#### AUSGEWÄHLTER AUSZUG ####
Protokoll der Sitzung vom 11.05.2005

Wenn über Europa diskutiert wird, manchmal auch kontrovers diskutiert wird, dann ist dies weiß Gott kein Zeichen von Europafeindlichkeit, sondern dann ist das eine Auseinandersetzung mit der europäischen Sachpolitik. Europapolitik ist Innenpolitik, nicht Außenpolitik. Wir müssen darüber reden: Was sind die besten Lösungen für Europa? Wenn es ab und zu abweichende Meinungen gibt, dann muss man das als große Volkspartei auch ertragen können, meine Damen und Herren.

Herr Kollege Maget, die Diskussion um Europa war durchaus differenziert. Auch die SPD musste einen langen Weg nach Europa zurücklegen. Kurt Schumacher hatte natürlich Probleme mit dem Petersberger Abkommen, mit dem Beitritt Deutschlands zum Europarat, mit dem Beitritt Deutschlands zur Montanunion, mit dem Beitritt Deutschlands zur europäischen Verteidigungsgemeinschaft.

(Zuruf des Abgeordneten Franz Maget (SPD))
#### BEREITGESTELLTE DATEN ####
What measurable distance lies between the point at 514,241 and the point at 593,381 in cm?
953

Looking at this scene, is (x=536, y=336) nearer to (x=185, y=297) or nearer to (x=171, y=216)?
####
AUFGABEN:
[A] Als welche Art von Politik bezeichnet das Sitzungsprotokoll zur Europapolitik die Europapolitik?
[B] Führen Sie das Sitzungsprotokoll zur Europapolitik im Anschluss an seinen letzten Satz weiter.
Die Daten werden hier nicht gebraucht.

LÖSUNGEN:
[A] Als Innenpolitik, nicht als Außenpolitik.

[B]
Ich nenne dies nur und bin froh, dass sich die Situation heute geändert hat. Wir sollten aber das Ringen um Lösungen nicht von vornherein als Europafeindlichkeit bezeichnen.

Die Union steht in einer großen europäischen Tradition. Ich erinnere an den ersten Kommissionspräsidenten, Walter Hallstein; ich erinnere an Konrad Adenauer; ich erinnere an Helmut Kohl, die man mit Recht als die Architekten des europäischen Einigungswerkes bezeichnen kann. Wir befi nden uns noch im unmittelbaren Umfeld des 9. Mai, des Europatages. Der 9. Mai ist deshalb der Europatag, weil an diesem Tage im Jahre 1950 Robert Schumann seine große Rede gehalten hat. Er hat die Vereinigung Europas sozusagen als Vision dargestellt, als Antwort auf den 8. Mai, den Tag des Endes der größten Katastrophe Deutschlands und Europas. Das ist das, was Europa darstellt – ein Raum des Friedens, der Freiheit und des Rechtes. Wenn man sieht, was aus dieser Vision geworden ist, dann kann man, glaube ich, mit gutem Recht sagen: Das, was Schumann damals als Vision entwickelt hat, ist das größte weltweit zu besichtigende politische Erfolgsprojekt, meine Damen und Herren, und darauf können wir stolz sein.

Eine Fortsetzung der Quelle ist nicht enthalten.